EXERCISE GOAL
Write out the part of the veterinary remedies list from "Compositions employed to" to "clay, tar, etc.", word for word.

PASSAGE SHOWN
▼▼▼
Spirit of Sal Volatile

This also owes its pungency to ammonia. Dose, 1/2 oz.

Ardent Spirits

Brandy, gin, and rum are given as stimulants and antispasmodics, especially in colic. Dose, from 2 to 4 or 5 oz. with warm water. Rectified spirit of wine may be given in the same way, in smaller doses (1 to 2 oz.); but is more commonly employed for making tinctures; and externally in lotions.

Spirit of Mindererus

See Acetate of Ammonia Solution.

Sweet Spirit of Nitre

Spirit of Nitrous Ether. Diuretic, diaphoretic, and antispasmodic. Dose for horses, in fever, 1/2 oz., 3 times a day. In colic, from 1/2 oz. to 2 oz. Cattle, 1/2 oz. to 1 oz. in low fevers. Sheep, 1 dr. Dog, from 10 to 20 drops.

Squill

A stimulating expectorant. Dose for a horse, 1 dr.; for cattle, 1 1/2 to 2 dr. It is also applied in frictions to the abdomen. Moiroud has seen it remove ascites.

Starch

Demulcent. Chiefly used in clysters, but sometimes also in drinks. Dose, 1 to 2 oz., rubbed smooth with a little cold water, and then boiled in 3 or 4 pints of water. It is occasionally used in fomentations.

Stavesacre Seeds

Poisonous. 2 dr. will destroy a horse. Only used outwardly to destroy vermin, either powdered and mixed with grease, or infused in vinegar.

Salt of Steel

See Iron, Sulphate of. For the other preparations (so called) of steel, see Iron.

Stimulants

See Excitants. Diffusible stimulants are those which produce a sudden and temporary excitement of the circulation and of the nervous system.

Stomachics

Medicines which invigorate the stomach and promote digestion.

Stoppings

Compositions employed to keep the feet moist and supple. The term is also applied to mechanical plugs for the feet when they are dry and diseased, as cow-dung, clay, tar, etc.
▲▲▲
EXERCISE DATA
▼▼▼
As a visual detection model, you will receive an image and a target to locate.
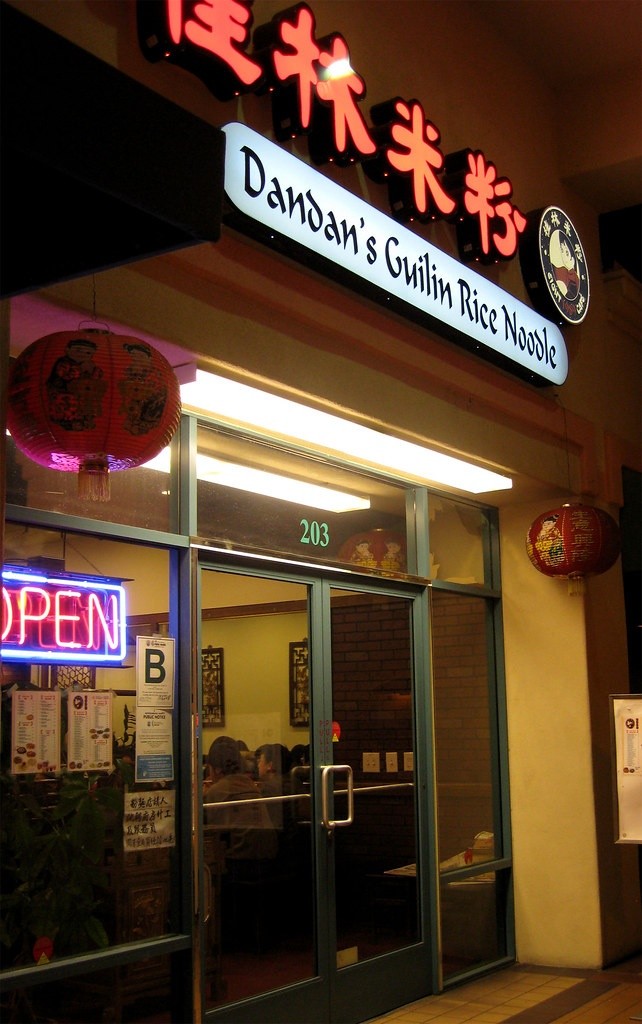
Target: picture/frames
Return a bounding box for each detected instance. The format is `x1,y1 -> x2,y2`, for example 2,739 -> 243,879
202,648 -> 225,728
288,642 -> 309,727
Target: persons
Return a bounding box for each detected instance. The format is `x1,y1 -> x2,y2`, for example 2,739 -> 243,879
203,735 -> 310,863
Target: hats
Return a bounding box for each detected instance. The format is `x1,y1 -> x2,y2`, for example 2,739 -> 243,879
208,736 -> 240,768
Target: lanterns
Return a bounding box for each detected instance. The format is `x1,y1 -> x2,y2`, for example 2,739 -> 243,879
3,329 -> 179,501
525,503 -> 621,595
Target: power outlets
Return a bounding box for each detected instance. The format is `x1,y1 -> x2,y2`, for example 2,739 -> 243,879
404,752 -> 413,771
385,752 -> 397,773
363,752 -> 381,772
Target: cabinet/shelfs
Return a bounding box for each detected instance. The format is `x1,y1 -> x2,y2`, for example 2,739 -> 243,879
61,832 -> 221,1024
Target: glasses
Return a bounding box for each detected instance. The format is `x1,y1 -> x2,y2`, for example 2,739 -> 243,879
257,760 -> 266,764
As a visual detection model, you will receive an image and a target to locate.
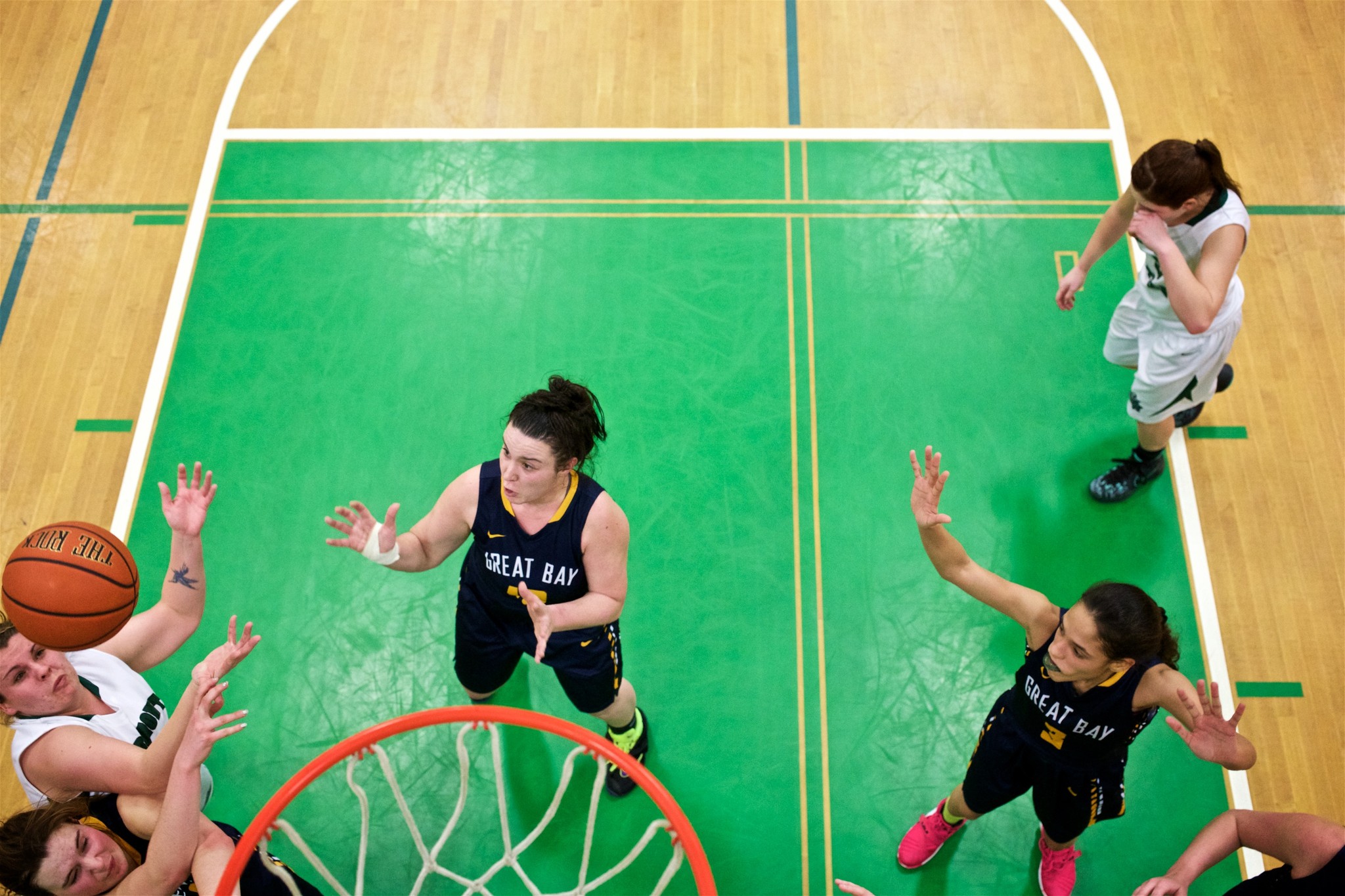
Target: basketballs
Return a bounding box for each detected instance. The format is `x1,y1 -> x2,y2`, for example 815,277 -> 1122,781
3,520 -> 139,651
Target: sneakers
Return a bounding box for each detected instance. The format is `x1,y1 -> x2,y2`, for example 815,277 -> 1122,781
1173,363 -> 1233,428
897,796 -> 968,869
601,707 -> 647,797
1090,453 -> 1165,502
1037,821 -> 1082,896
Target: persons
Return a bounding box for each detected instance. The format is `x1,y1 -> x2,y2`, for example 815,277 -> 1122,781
0,678 -> 324,896
0,462 -> 260,814
325,372 -> 649,796
897,445 -> 1256,896
1056,138 -> 1251,503
1131,808 -> 1345,896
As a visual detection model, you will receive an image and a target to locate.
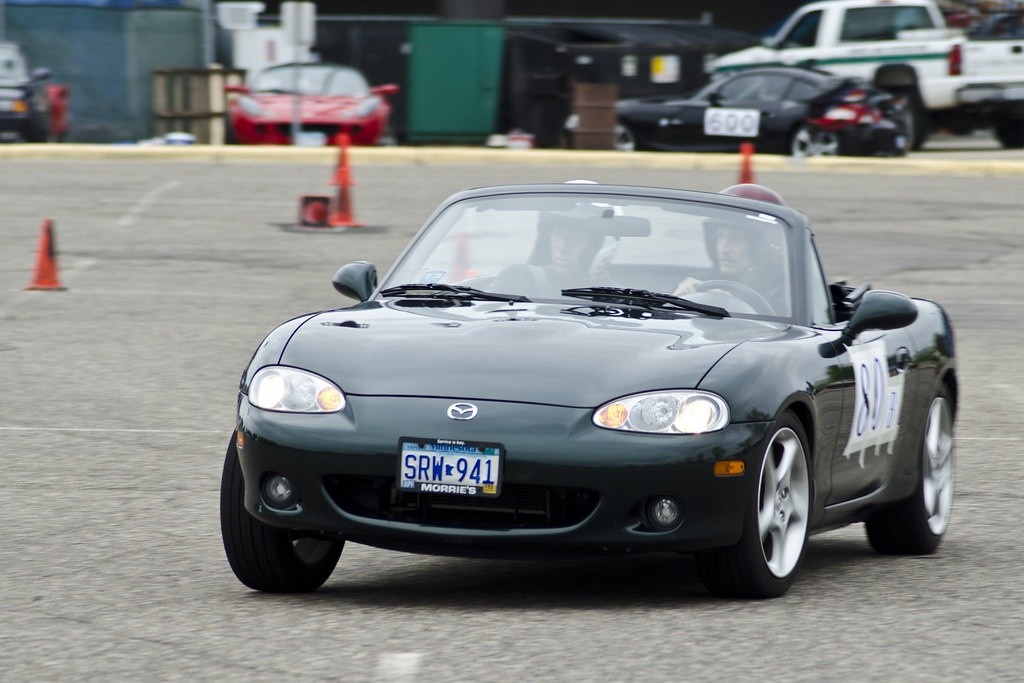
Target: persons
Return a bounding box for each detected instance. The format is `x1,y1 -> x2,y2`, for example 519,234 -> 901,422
489,179 -> 623,298
672,184 -> 791,317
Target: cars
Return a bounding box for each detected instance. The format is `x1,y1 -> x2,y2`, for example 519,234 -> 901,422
313,9 -> 757,144
940,2 -> 978,28
969,11 -> 1024,42
612,65 -> 911,164
1,41 -> 50,143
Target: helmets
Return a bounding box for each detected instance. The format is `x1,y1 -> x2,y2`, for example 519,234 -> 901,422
529,179 -> 623,276
704,183 -> 787,272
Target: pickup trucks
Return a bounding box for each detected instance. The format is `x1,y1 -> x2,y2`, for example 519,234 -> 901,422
700,0 -> 1023,147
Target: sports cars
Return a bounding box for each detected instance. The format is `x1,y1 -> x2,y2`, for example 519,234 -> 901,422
218,174 -> 962,606
221,59 -> 401,146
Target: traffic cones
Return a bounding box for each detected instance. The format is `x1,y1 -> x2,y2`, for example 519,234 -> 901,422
733,139 -> 754,185
25,217 -> 72,289
324,147 -> 361,227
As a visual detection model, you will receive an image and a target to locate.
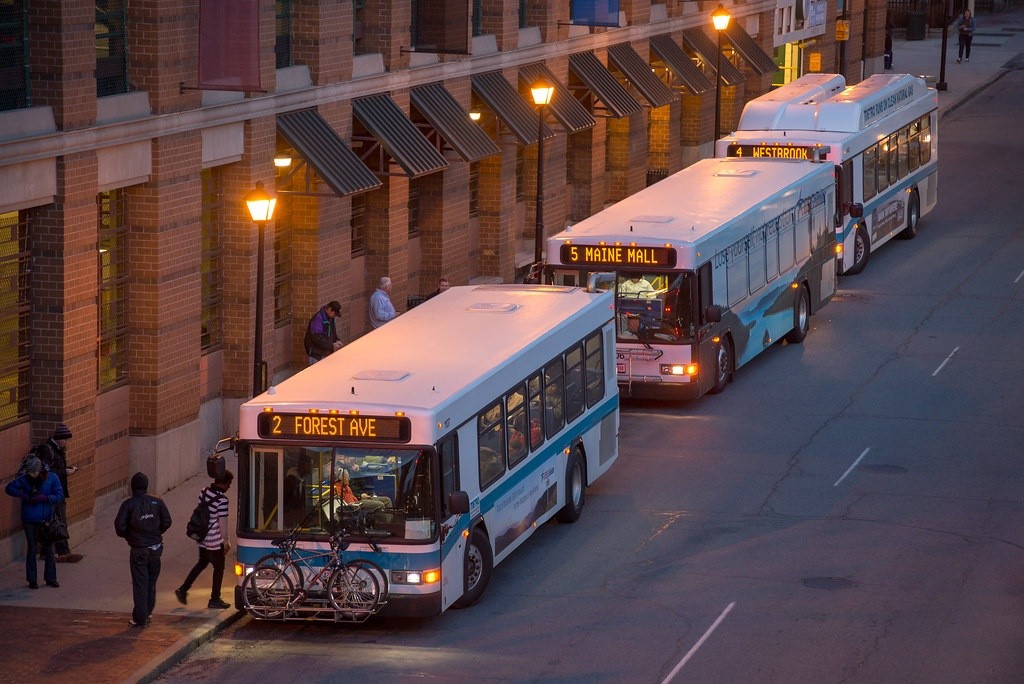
▲▲▲
RESULT FOR THIS EXERCISE
Compositions employed to keep the feet moist and supple. The term is also applied to mechanical plugs for the feet when they are dry and diseased, as cow-dung, clay, tar, etc.